Noch sind die Prototypen nicht zu Entwurfszeichnungen geworden, die Formen, Größen und Kombinationen optimieren. Aber nach wildem Spielen bin ich ganz heiß darauf und sehe schon wieder neue Assoziationen zu Formen gerinnen: Ich muss es schaffen, das Maulbeerbaumpapier wirklich in eine Kokonform zu bringen. Flache Anhänger sind hübsch, aber so ein Kokon um den Hals, der das Chaos gebiert? Heureka!

Ein Spruch, der meine Arbeit schon so lange begleitet - er ist aus Nietzsches "Und also sprach Zarathustra":
Ich sage Euch: Man muss noch Chaos in sich haben, um einen tanzenden Stern gebären zu können. Ich sage euch: Ihr habt noch Chaos in euch.

Meine Farbchaos-Kokons werden in der nächsten Zeit entstehen und sie werden sich ihre ganz eigene Zeit nehmen, die sie brauchen. Nicht die, die ich ihnen "vernünftig" zugestehen würde. Kunst fragt nicht, ob Rechnungen bezahlt sind oder irgendein "Zeitwert" verplempert wird, sie muss nach draußen wie der Atem. Damit fing Schöpfung auch im Mythos an: mit dem Geist, der über den Wassern schwebte und der vom Wort her auch der Windhauch ist und der Atem. Was ist freies Spielen anderes, als sich in den Windhauch zu schmiegen und einfach nur zu atmen: ein und aus und ein und aus ... ? Neugier aus und Begeisterung ein, die Sinne nach außen und die Eindrücke nach innen. Kunst ist für mich Atmen - ich kann ohne das eine und das andere nicht sein.

Aber zum Spielen braucht es eigentlich keine Kunst. Das dürfen wir auch als Erwachsene jederzeit.

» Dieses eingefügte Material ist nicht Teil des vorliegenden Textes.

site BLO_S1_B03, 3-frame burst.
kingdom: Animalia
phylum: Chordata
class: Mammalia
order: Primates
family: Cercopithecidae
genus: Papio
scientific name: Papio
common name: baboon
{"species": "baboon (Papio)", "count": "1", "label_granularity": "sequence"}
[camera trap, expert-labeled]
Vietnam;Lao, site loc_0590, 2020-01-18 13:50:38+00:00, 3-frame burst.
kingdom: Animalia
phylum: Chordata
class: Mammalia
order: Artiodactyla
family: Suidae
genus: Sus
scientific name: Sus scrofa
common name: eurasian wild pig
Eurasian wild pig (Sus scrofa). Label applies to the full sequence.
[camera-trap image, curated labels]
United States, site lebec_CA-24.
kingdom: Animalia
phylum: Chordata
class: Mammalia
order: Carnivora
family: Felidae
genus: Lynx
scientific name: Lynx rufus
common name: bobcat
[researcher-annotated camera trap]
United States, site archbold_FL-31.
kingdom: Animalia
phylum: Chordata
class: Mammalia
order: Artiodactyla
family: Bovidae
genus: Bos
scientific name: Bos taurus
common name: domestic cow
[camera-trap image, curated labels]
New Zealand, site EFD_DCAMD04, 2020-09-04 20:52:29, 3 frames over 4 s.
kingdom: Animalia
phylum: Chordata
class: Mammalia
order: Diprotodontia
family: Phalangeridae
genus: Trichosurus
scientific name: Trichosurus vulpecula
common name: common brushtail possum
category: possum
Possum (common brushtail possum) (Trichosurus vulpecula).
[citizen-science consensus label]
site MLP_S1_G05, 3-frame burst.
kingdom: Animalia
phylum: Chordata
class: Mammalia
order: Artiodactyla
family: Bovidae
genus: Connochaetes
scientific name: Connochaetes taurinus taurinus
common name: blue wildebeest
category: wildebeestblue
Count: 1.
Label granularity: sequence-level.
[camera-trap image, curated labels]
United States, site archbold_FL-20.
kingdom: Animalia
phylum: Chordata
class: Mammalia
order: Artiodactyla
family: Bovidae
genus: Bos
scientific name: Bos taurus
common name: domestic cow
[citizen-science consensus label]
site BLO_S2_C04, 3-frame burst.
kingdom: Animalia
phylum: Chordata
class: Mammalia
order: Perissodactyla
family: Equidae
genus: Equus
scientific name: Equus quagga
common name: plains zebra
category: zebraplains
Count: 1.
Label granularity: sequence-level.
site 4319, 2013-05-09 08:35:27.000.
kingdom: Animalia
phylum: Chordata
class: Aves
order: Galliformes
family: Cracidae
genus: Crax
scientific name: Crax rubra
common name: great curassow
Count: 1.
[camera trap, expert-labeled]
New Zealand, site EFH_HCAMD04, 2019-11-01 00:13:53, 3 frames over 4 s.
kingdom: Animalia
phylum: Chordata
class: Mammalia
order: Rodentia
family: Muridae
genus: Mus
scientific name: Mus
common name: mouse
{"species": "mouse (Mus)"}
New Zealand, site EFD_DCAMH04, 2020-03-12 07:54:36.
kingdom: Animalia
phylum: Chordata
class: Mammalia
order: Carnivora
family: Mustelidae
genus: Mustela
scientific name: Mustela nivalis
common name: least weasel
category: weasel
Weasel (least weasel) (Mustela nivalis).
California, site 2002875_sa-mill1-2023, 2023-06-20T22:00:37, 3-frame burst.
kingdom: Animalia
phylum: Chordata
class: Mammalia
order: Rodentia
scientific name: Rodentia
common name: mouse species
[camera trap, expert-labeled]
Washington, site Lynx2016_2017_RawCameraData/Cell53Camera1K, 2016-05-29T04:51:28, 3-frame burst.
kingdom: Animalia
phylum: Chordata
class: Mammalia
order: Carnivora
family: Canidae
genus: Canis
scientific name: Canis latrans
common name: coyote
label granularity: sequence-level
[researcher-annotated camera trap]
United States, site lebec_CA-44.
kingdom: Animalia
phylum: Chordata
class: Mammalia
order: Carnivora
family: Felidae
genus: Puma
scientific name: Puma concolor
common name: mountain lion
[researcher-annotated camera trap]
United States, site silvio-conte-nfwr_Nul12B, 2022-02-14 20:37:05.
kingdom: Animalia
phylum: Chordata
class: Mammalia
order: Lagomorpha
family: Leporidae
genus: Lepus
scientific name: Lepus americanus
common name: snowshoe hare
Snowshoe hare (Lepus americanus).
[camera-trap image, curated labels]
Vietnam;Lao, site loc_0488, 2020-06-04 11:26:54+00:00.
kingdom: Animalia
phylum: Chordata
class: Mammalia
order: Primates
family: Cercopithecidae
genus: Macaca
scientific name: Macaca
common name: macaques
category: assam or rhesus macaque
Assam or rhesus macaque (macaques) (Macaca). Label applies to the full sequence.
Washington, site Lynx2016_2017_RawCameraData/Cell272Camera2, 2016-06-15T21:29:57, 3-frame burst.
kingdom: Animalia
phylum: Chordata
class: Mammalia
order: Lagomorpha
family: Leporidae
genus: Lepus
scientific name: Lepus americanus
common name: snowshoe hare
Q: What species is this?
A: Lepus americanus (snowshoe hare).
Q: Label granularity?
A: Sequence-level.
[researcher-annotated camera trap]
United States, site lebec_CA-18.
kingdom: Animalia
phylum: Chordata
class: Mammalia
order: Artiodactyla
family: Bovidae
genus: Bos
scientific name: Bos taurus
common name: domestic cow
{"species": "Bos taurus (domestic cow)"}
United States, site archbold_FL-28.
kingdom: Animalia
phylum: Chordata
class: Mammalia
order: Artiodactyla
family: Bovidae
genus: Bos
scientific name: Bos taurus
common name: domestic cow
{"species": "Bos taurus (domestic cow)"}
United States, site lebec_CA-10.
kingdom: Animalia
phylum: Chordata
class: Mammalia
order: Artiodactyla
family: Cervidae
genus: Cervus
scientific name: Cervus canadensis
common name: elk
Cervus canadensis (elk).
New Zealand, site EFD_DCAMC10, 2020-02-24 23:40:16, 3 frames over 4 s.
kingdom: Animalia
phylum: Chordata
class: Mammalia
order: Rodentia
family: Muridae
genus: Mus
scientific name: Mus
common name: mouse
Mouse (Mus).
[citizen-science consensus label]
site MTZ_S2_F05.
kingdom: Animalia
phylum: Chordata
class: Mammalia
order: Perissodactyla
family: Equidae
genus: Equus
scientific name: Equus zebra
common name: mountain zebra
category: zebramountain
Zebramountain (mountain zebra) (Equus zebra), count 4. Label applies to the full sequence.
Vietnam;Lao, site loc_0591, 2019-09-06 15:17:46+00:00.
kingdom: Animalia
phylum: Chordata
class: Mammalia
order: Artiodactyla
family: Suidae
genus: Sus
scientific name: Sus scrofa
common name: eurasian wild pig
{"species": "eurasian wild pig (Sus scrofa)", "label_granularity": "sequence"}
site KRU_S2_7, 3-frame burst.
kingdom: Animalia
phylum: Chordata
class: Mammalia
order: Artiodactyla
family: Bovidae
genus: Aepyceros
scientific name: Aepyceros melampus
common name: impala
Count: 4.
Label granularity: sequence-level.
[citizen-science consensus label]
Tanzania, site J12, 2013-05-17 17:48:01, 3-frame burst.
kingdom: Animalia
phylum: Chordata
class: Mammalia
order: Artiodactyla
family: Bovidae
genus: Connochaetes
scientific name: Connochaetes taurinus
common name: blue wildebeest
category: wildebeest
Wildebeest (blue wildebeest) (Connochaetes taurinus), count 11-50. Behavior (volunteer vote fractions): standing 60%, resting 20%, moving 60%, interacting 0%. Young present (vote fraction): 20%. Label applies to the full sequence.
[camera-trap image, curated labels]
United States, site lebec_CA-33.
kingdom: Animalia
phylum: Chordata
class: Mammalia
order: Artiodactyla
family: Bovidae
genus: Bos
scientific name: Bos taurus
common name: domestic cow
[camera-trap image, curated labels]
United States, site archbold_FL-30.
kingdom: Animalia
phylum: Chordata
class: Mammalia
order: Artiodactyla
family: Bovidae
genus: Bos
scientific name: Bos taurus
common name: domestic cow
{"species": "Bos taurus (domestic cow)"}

Wir dürfen selbst die Figuren vom Halmabrett fegen und frech lachen - wir müssen es nur endlich einmal tun. Wir dürfen Sandburgen in kosmischen Regengüssen zermatschen und mit nackten Füßen in Schlammlöchern herumtrampeln. Warum gönnen wir uns dieses "Aus" nicht öfter? Wir wissen nicht mehr, wie es geht? Das ist das kleinste Problem - Kinder können uns lehren. Und vielleicht inspirieren uns einfach auch nur die Scherze, die sich das Universum so leistet?

Der Anfang mit dem Ein- und dem Ausatmen und der Faszination, der ist in diesen Sommernächten recht einfach. Man muss sich nur flach unter den Himmel legen in einer klaren Nacht. Mit den Augen spazierengehen zwischen den Sternen und fliegen ... immer weiter fliegen. Irgendwann sind wir dann außen ganz klein und innen ganz groß.